The global promotional products industry is doing well, despite an unstable international economic climate. It is said to be growing — according to Econo Times — and other industry experts are seeing this upward trend continuing until at least 2024.

"The reasons for this are varied, but most likely lie in the fact that marketing, specifically in a competitive economy, is a key business priority and branded promotional products are a simple, cost-effective way to keep brands top of mind," says Nick Sarnadas, event director at Specialised Exhibitions Montgomery.

"Through promotional products, advertising and marketing messaging life cycles can be greatly extended to long after initial exposure," adds Sarnadas. "Statistics vary per country but, on average, around 80% of recipients will remember the advertiser after receiving a promotional gift item and approximately 45% of those keeping the product for at least 12 months." 

Does this positive market growth extend to South Africa where, according to Statistics South Africa, we have just narrowly dodged a recession?

South African resellers weigh in

Rainer Schulz of Thistle Promotions says that, without supporting research on the South African promo product market, it is difficult to make a definitive statement on how the sector has fared recently.

"Over the past year, we've seen contrasting variances in the South African promotional goods sector — some companies have drastically cut spending, forgoing marketing investment in lieu of channelling funds into staff retention.

He says that others, however, have started spending on promotional goods for the very first time in an attempt to grow brand awareness and market share by channelling funds into new areas.

This sentiment is corroborated by another local promotional products reseller David Kraukamp of Promo One, who says that it has been a fairly tough year for the market, much like most other sectors in South Africa currently.

"Unfortunately, many businesses are redirecting marketing spend, as it's often the easiest place to cut budget," says Kraukamp. "However, there is clearly still value in corporate gifts and promo items — particularly as we head into the festive season — as companies, in general, do still want to provide some sort of item to their customers, even if it is at a lower price point." 

"The Promotional Products Association International released 2018 global industry research, which shows interesting results," says Sarnadas, "especially when it comes to the five 'Rs' of promotional products, namely reach, reaction, recall, resonance and repeated exposure."
  • Reach — 89% of consumers have received a promotional product in the last six months.
  • Reaction — 79% of these actually researched the brand and 83% said that they would be more likely to do business with the brand after receipt of the item.
  • Recall — 90% of respondents recall the branding, 80% recall the message and 70% recall the call to action.
  • Resonance — 82% recorded a more favourable impression of the brand after receiving a promotional product.
  • Repeated exposure — 81% said that they keep their product for more than a year.
"These figures reinforce the fact that even in a difficult environment — with budgets [that] are tighter than ever and increased pressure to prove value for marketing spend — branded merchandise can be a powerful tool," says Sarnadas.
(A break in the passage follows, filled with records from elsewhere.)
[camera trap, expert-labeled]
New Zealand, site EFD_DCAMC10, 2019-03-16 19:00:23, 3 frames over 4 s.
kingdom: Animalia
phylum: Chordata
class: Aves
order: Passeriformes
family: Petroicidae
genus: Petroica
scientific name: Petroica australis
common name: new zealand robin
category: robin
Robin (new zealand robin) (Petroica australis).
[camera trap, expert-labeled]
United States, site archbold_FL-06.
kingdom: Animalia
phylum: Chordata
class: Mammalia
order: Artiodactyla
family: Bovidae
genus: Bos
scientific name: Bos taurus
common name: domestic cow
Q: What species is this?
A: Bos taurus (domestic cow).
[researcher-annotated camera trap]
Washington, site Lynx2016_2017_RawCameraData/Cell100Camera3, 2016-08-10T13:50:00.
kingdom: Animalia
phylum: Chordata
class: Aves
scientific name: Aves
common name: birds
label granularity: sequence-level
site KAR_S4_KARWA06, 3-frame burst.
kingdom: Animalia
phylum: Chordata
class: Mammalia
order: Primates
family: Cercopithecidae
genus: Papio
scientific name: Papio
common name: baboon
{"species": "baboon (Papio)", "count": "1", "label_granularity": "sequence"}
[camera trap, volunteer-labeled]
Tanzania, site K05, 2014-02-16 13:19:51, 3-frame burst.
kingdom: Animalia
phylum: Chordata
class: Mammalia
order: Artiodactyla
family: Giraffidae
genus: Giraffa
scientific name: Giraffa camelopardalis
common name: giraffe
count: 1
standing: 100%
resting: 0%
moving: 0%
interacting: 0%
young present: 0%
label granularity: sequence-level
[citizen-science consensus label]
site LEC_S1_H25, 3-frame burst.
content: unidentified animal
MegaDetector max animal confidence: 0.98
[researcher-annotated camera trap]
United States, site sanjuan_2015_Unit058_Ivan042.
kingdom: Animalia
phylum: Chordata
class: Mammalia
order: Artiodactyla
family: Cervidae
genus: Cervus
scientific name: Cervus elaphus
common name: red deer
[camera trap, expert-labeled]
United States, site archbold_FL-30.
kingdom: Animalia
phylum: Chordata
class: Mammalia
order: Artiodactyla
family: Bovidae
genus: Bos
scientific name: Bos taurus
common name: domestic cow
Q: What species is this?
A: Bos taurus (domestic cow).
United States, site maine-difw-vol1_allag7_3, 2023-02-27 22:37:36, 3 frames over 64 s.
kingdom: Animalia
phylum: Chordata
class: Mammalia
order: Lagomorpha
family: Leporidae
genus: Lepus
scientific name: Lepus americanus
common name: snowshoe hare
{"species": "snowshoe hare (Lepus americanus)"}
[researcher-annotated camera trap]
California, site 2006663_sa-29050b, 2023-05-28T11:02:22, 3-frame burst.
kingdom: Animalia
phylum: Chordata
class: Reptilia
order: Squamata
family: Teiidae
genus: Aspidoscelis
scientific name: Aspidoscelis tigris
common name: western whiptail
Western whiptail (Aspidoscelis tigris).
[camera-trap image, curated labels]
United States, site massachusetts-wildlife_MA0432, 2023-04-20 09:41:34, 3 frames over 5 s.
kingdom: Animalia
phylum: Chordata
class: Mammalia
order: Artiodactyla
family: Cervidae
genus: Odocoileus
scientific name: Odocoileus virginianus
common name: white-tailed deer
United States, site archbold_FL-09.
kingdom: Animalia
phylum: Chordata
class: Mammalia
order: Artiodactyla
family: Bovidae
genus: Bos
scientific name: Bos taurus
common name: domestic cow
Where does local demand lie?

Schulz says that demand in South Africa has grown for practical products with specific everyday use — such as notebooks, caps, and shopping bags (particularly with the growing awareness around eradicating the single-use plastic bag). 

Schulz also says that drinkware is currently very popular but the technology side, which saw a boom several years ago (with power banks being especially popular), is on the wane. Kraukamp agrees and says that companies are taking more of an old-school approach again, looking for products that will stay within eye-line, like desktop items and wall clocks.

"Environmentally friendly gifts are on the upward trajectory, as businesses are becoming more aware of being socially and environmentally conscious, with a focus on the likes of reusable water bottles — glass or aluminium and even BPA free plastic," Kraukamp adds.

"The benefits inherent to promotional products are obvious and they remain an important part of holistic marketing campaigns," Sarnadas says. "This is a fast-paced sector, with thousands of options available and a fairly complex value chain for the local reseller," 

"It is for these reasons that Specialised Exhibitions Montgomery has introduced The Promo Product Expo with a view to support the start-to-finish reselling experience, from sourcing right through to customer delivery," he says.

The expo will comprise each touchpoint within the promotional product reseller's supplier network, including:
  • branding experts
  • designers
  • financial providers
  • industry-specific networking organisations
  • logistics providers
  • marketing pros
  • packaging and printing specialists,
  • promotional goods and apparel manufacturers and suppliers 
  • technology vendors and distributors
  • wholesalers
"The Promo Product Expo 2020 will offer resellers direct access to a variety of suppliers that serve this industry, providing an opportunity to see, feel and touch current product offerings — as well as new solutions that are coming down the line — while encouraging and enabling the opportunity for visitors to meet the humans that make the magic happen for businesses who believe in branding in South Africa," concludes Sarnadas.

The Promo Product Expo will run from Tuesday, 21 July 2020 to Wednesday, 22 July 2020 at the Sandton Convention Centre in Johannesburg.